There are also worries about the political fallout. “For the first time pro-India politicians and the separatist leaders are on the same side. We have never seen that and we don’t know how this will pan out,” the intelligence official said.

The move overturns India’s decades-old counter-insurgency strategy that has been successfully deployed to combat other rebellions in post-independent India. Electoral politics was seen as the most successful counter to armed insurgencies. In states like Nagaland, Mizoram, Manipur and Punjab,  Indian agents would work with insurgent groups and try their best to bring them into the fold of India’s electoral politics. Many armed insurgencies were successfully ended and underground leaders ended up leading their states as chief ministers.

“The plan to make the state into two union territories undermines that strategy and brings it directly under federal rule. Not only does this undermine self-government, which was the strategy in Kashmir so far, it now places us in uncharted territory,” another senior federal official working on Kashmir told Asia Times.

The military, which has a large presence in the state and leads the counter-insurgency operations, is also worried. “We are trained to go after terrorists. But we have no idea how to deal with cases of civil disobedience. If thousands of people suddenly come together and start marching in peaceful protests, we have no idea how to tackle that,” a senior serving Indian Army general told Asia Times.

Jockeying

The first international reactions were predictable and on expected lines. Pakistan reacted furiously and rejected India’s revocation of Article 370. So far this constitutional provision allowed the elected state government to pass laws on any issue other than defense, international relations and communications. However, many of these provisions had been diluted since the late 1950s through a series of Presidential orders.

“Pakistan will explore every opportunity to embarrass India for the changes that have been made to the status of Jammu and Kashmir,” ambassador Vivek Katju, a former Indian diplomat who dealt with Pakistan for years told Asia Times. “The first forum they will reach out to is the Organization of Islamic Countries. But in my view, the international community will be wary of seeking to meddle in an India-Pakistan issue. It will  wait and watch to see how things unfold on the ground in Jammu and Kashmir.”

Pakistan’s Prime Minister Imran Khan has already spoken to Turkey’s Reccip Erdogan and Malaysia’s Mahathir Mohammad, both members of the Organization of Islamic Countries.

However, China is yet to react. While it had offered to mediate between India and Pakistan last year, the offer was immediately rejected by the Indians.

Gautam Bambawale, a retired Indian diplomat who served as India’ ambassador to Pakistan and China, believes that the Chinese will react soon. “China has maintained that Kashmir is a bilateral issue between India and Pakistan. I don’t think that the position of China will change. However, India’s position is clear that that this current move on Article 370 is an internal, domestic matter.”

He added: “I will not be surprised if in the future China were to offer to assist in the India-Pakistan dialogue process.”

The US has been quiet, adding to India’s ease. In a statement released by the US State Department, spokesperson Morgan Ortagus said: “We are closely following the events in the state of Jammu and Kashmir.
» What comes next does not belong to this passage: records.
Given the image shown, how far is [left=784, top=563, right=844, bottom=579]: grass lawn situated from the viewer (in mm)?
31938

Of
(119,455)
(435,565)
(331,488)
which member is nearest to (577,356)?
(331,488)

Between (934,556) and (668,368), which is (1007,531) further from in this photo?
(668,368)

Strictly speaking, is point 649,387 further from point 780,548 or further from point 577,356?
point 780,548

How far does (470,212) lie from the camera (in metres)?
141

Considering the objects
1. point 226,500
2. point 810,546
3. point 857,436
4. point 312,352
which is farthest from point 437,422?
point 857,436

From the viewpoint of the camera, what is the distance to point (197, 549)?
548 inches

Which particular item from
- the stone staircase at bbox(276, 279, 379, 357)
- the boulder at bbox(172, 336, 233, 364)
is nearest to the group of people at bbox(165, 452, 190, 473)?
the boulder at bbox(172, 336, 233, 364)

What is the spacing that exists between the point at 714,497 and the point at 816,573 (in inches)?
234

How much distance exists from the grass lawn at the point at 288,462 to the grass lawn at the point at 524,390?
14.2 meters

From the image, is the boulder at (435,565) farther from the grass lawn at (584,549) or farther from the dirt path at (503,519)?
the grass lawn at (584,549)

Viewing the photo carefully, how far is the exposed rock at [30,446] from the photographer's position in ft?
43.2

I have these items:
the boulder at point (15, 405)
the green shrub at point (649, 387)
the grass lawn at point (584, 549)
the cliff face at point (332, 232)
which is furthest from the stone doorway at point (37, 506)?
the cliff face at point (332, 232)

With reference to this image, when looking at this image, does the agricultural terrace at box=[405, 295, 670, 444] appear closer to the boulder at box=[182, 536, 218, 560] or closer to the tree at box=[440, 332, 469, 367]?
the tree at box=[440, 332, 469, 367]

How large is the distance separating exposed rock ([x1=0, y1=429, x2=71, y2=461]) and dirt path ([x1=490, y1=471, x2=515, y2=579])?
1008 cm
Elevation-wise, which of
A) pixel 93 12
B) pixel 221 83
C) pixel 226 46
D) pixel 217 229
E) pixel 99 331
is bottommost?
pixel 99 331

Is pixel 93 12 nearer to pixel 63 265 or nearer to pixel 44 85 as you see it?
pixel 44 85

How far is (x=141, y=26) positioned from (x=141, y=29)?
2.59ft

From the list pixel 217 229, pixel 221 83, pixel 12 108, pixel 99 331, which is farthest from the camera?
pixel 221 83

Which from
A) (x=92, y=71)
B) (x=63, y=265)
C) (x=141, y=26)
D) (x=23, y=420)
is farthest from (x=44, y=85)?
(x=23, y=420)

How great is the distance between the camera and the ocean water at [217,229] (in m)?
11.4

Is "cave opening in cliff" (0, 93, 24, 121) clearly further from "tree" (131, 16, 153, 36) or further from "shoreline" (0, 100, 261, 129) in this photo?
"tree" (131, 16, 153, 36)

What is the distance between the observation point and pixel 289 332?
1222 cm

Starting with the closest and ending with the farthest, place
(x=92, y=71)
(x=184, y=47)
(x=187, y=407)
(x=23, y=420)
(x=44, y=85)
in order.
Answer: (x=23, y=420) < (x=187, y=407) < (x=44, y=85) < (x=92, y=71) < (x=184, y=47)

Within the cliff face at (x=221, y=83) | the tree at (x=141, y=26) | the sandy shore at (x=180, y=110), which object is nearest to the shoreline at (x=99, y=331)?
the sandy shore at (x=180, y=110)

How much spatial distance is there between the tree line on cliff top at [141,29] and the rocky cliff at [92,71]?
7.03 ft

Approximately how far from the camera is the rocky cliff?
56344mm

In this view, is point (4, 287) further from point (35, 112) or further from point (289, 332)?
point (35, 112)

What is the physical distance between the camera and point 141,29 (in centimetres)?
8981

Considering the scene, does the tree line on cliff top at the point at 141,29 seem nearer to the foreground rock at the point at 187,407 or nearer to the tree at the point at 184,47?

We take note of India’s announcement revising the constitutional status of Jammu and Kashmir and India’s plan to split the state into two union territories.”

She added: “We note that Indian government described these actions as strictly an internal matter. We are concerned about reports of detentions and urge respect for individual rights and discussion with those in affected communities.”

For now, there does not seem to be any immediate crisis at hand. But things could change rapidly as the curbs on Kashmiris are lifted and communications are restored. As for India’s democratic underpinnings and constitutional processes, a new normal has just begun.